*Material provided*.

************

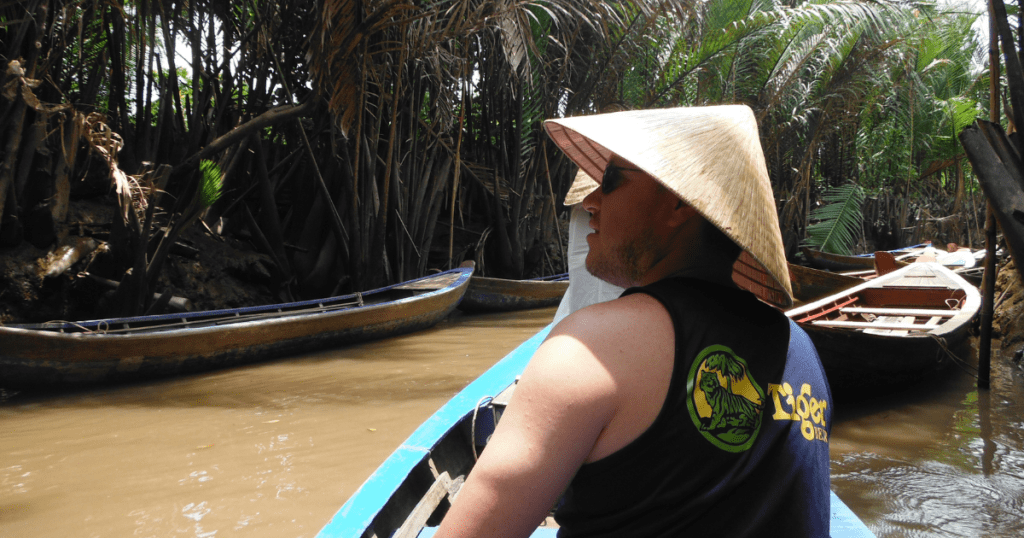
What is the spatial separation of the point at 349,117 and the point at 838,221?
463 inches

************

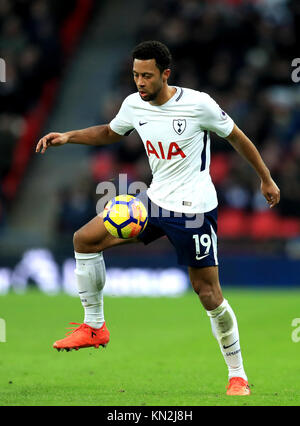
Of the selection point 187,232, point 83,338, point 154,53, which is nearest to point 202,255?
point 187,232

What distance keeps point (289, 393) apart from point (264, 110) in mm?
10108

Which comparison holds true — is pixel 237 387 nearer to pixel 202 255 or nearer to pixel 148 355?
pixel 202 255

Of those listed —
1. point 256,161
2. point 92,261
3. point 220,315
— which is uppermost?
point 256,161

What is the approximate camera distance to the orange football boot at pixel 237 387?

************

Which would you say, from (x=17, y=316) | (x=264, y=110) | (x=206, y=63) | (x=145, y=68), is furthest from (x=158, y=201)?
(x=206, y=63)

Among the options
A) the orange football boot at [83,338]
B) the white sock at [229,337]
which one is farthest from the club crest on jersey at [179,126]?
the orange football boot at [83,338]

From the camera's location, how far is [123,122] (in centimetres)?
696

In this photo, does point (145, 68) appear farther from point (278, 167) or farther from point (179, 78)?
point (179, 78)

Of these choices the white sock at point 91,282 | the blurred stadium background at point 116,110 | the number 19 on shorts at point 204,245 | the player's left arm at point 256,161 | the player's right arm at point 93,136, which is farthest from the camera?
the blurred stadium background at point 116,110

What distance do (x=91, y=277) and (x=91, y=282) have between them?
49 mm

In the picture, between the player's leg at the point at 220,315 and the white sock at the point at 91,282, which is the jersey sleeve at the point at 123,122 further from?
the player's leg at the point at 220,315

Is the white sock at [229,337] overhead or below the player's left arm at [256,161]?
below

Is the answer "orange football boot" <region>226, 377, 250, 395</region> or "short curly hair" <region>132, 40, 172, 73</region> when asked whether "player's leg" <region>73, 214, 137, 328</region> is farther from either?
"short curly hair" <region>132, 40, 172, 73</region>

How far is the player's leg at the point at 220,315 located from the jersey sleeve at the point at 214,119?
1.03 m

************

*Work required*. Can you convert the listing into a JSON list of strings, one string per line with blank lines left out, starting at the line that contains "Which comparison holds" and ending after the line that contains "What is the approximate"?

*Result below*.
[
  "Which comparison holds true — is pixel 237 387 nearer to pixel 202 255 or nearer to pixel 148 355?",
  "pixel 202 255",
  "Of those listed —",
  "1. point 256,161",
  "2. point 92,261",
  "3. point 220,315",
  "— which is uppermost?",
  "point 256,161",
  "What is the approximate camera distance to the orange football boot at pixel 237 387?"
]